I know the chair is wagging his finger at me, so thank you.
The Chair: I was not wagging my finger at you, but I was almost subconsciously applauding you. We value the signposts given to us by the commissioner regarding things that are easily remedied and nothing is being done with the money there and the tools. On the other hand, I think you are echoing another perspective.
Commissioner, this committee authorized me to attend the Copenhagen Climate Conference in December, just before Christmas of 2009. I must tell you, it was the worst week of my life. I mean that in all sincerity. I went there and the timing of the year was not great. The weather and other things created a perfect storm.
I am a passionate Canadian — I really am. I got there and for seven consecutive days all I heard was what a terrible country Canada is, and that we are the leading polluter in the world. "Come at four o'clock to see Canada named the pig and the pollution fossil of the day.'' It was very depressing because there was no defence put up at any time.
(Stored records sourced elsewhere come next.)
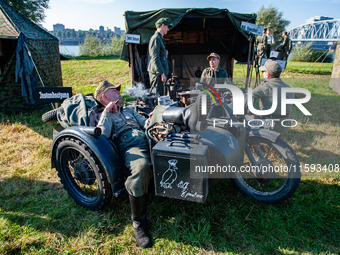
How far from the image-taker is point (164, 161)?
2.14 m

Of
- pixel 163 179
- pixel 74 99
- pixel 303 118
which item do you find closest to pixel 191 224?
pixel 163 179

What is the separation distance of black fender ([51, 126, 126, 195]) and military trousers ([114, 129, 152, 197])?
0.37 feet

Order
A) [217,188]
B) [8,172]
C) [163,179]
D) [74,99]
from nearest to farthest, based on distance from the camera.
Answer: [163,179] < [74,99] < [217,188] < [8,172]

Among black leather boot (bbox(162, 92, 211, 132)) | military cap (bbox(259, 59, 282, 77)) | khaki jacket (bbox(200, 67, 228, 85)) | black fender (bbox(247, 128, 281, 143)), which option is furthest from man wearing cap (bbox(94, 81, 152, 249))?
khaki jacket (bbox(200, 67, 228, 85))

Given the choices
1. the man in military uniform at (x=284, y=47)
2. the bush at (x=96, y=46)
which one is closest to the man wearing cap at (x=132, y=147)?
the man in military uniform at (x=284, y=47)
You are quite graphic in your wording here. I saw Senator Dickson shaking his ahead when he read the thing on page 3 that I quoted earlier, talking about us not doing anything about climate change. Actually, we sat with the Minister of the Environment last night for three-and-a-half hours and we are doing a heck of a lot.
I think that is your point, is it not, Senator Neufeld? I thought you made it very well. If there was any wagging, it was a laudatory wagging.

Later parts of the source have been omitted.